## Aim
Reproduce, word for word, the entire passage below on the Hobson v. Gorringe judgment concerning hire-purchase agreements and fixtures.

## Provided passage
(begin)

60. Hobson v. Gorringe [1897] 1 Ch 182 specifically dealt with this argument in relation to hire-purchase agreements. To quote the judgment of the Court of Appeal, delivered by A.L. Smith LJ at pages 191-193:
"But it was argued that the terms of the hiring and purchase agreement caused this engine to remain a chattel, notwithstanding its annexation to the soil, for it was said that the intention of the parties who placed it where it was must be considered ...
It is said on behalf of the plaintiff that the hire and purchase agreement shews an intention on Mr Hobson's part, as also on King's part, that the gas engine should remain a chattel until King had paid the stipulated instalments, which he never did. ...
It seems to us that the true view of the hiring and purchase agreement, coupled with the annexation of the engine to the soil which took place in this case, is that the engine became a fixture, ie part of the soil, when it was annexed to the soil by screws and bolts, subject as between Hobson and King to this, that Hobson had the right by contract to unfix it and take possession of it if King failed to pay him the stipulated monthly instalments.
...It is said that the intention that the gas engine was not to become a fixture might be got out of the hire and purchase agreement, and, if so, it never became a fixture ... In Holland v. Hodgson, Lord Blackburn, when dealing with the "circumstances to shew intention", was contemplating and referring to circumstances which shewed the degree of annexation and the object of such annexation which were patent for all to see, and not to the circumstances of a chance agreement that might or might not exist between an owner of a chattel and a hirer thereof."

(end)

## Provided information
(begin)

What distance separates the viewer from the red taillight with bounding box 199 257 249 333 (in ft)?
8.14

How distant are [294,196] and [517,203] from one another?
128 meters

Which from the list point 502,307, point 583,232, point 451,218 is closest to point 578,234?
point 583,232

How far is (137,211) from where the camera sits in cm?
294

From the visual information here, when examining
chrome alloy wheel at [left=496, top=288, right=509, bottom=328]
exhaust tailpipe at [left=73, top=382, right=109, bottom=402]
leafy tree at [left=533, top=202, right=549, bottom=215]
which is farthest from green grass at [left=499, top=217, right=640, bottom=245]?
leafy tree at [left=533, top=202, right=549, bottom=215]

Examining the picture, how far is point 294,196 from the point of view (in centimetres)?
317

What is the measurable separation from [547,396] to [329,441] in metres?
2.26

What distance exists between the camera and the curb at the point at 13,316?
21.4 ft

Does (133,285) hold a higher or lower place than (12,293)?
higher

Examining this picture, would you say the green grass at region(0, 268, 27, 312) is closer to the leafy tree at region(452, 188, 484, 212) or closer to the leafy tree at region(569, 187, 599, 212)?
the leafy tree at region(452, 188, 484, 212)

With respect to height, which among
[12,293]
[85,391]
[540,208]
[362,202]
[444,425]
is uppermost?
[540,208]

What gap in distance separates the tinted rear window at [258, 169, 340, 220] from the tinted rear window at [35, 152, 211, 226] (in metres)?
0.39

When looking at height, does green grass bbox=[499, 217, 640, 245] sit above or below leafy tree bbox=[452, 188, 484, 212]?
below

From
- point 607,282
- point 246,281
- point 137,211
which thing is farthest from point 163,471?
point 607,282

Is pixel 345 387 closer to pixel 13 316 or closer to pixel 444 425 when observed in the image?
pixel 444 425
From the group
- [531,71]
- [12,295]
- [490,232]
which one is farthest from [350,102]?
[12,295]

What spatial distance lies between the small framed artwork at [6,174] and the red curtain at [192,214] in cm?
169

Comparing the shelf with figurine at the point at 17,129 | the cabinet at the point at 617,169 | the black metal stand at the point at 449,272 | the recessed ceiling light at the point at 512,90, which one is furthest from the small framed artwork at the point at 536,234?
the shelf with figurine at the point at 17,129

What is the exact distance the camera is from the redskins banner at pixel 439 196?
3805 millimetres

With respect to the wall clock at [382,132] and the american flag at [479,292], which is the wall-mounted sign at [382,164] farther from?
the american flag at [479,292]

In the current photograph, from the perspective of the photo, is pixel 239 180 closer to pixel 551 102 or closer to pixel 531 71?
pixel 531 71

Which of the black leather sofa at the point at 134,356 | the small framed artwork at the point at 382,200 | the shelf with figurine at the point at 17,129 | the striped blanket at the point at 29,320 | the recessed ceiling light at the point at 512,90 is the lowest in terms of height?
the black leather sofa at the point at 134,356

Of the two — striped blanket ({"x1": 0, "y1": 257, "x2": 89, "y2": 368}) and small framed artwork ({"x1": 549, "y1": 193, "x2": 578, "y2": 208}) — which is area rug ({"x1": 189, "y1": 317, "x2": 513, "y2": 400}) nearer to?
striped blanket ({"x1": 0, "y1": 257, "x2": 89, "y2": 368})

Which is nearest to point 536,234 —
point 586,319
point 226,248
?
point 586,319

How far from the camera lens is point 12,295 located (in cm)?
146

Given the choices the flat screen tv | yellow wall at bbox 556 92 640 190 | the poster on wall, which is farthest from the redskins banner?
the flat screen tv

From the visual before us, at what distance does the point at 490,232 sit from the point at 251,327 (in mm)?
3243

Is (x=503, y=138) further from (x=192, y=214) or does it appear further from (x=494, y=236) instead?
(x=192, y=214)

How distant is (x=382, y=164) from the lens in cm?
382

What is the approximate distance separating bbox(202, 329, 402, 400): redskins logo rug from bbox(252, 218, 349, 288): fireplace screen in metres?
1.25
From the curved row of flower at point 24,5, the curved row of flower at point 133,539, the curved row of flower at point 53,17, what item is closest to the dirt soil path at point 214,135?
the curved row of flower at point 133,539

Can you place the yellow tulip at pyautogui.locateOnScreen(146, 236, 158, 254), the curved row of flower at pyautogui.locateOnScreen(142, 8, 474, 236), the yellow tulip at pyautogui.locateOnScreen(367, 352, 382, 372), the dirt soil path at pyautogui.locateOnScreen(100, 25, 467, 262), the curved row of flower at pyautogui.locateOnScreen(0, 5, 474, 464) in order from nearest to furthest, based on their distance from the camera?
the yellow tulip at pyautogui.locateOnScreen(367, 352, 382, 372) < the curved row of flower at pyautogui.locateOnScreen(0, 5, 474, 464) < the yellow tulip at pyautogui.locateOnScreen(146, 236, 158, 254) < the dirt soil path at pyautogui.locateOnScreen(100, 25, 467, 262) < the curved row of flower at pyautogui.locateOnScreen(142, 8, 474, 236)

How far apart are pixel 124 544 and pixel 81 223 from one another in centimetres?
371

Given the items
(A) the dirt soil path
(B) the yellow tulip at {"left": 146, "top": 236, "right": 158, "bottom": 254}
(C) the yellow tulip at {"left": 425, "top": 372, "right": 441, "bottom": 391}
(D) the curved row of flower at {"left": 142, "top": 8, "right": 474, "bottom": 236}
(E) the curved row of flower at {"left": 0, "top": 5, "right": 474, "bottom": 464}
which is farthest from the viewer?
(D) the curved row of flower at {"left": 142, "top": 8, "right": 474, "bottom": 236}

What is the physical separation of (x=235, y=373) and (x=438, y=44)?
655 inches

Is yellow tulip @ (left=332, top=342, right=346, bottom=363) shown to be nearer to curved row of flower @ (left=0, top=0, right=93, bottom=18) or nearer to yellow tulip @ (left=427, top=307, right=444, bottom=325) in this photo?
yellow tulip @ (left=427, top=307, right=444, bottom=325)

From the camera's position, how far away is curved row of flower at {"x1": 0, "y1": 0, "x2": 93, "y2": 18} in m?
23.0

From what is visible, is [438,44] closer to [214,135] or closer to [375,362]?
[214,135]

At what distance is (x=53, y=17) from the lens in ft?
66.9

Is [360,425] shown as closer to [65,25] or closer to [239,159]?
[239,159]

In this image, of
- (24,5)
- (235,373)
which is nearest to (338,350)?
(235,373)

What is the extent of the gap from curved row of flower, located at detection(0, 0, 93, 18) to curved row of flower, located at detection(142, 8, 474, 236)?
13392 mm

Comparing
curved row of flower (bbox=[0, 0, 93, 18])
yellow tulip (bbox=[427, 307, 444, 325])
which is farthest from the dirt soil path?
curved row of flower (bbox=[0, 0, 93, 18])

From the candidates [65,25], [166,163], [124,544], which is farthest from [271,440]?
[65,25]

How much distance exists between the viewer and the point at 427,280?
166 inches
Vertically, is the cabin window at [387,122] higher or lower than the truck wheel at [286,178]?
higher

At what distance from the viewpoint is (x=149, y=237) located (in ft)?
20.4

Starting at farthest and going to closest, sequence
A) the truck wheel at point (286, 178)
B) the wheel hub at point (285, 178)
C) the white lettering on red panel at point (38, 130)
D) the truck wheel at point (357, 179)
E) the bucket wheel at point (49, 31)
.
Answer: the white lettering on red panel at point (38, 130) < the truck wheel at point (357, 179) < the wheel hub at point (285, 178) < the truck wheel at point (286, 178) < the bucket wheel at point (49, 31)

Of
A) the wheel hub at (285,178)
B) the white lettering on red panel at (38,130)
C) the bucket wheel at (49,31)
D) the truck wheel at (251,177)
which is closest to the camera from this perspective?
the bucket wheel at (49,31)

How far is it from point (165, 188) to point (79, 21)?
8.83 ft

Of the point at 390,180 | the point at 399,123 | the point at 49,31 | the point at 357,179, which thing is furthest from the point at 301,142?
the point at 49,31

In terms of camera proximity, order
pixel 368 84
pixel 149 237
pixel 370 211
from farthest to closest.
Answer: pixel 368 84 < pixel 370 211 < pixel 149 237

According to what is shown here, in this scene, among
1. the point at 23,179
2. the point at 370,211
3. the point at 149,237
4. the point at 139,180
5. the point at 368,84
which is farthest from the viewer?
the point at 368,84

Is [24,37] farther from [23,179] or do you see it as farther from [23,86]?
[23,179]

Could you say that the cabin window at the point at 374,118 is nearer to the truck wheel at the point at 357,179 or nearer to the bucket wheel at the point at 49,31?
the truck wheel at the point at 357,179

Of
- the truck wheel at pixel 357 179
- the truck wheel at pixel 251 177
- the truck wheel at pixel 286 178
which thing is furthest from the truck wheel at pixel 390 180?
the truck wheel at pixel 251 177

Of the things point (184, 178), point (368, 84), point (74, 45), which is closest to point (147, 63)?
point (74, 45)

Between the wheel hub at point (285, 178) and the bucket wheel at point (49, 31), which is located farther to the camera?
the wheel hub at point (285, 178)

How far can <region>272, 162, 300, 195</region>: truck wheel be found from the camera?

(end)

## Task output
60. Hobson v. Gorringe [1897] 1 Ch 182 specifically dealt with this argument in relation to hire-purchase agreements. To quote the judgment of the Court of Appeal, delivered by A.L. Smith LJ at pages 191-193:
"But it was argued that the terms of the hiring and purchase agreement caused this engine to remain a chattel, notwithstanding its annexation to the soil, for it was said that the intention of the parties who placed it where it was must be considered ...
It is said on behalf of the plaintiff that the hire and purchase agreement shews an intention on Mr Hobson's part, as also on King's part, that the gas engine should remain a chattel until King had paid the stipulated instalments, which he never did. ...
It seems to us that the true view of the hiring and purchase agreement, coupled with the annexation of the engine to the soil which took place in this case, is that the engine became a fixture, ie part of the soil, when it was annexed to the soil by screws and bolts, subject as between Hobson and King to this, that Hobson had the right by contract to unfix it and take possession of it if King failed to pay him the stipulated monthly instalments.
...It is said that the intention that the gas engine was not to become a fixture might be got out of the hire and purchase agreement, and, if so, it never became a fixture ... In Holland v. Hodgson, Lord Blackburn, when dealing with the "circumstances to shew intention", was contemplating and referring to circumstances which shewed the degree of annexation and the object of such annexation which were patent for all to see, and not to the circumstances of a chance agreement that might or might not exist between an owner of a chattel and a hirer thereof."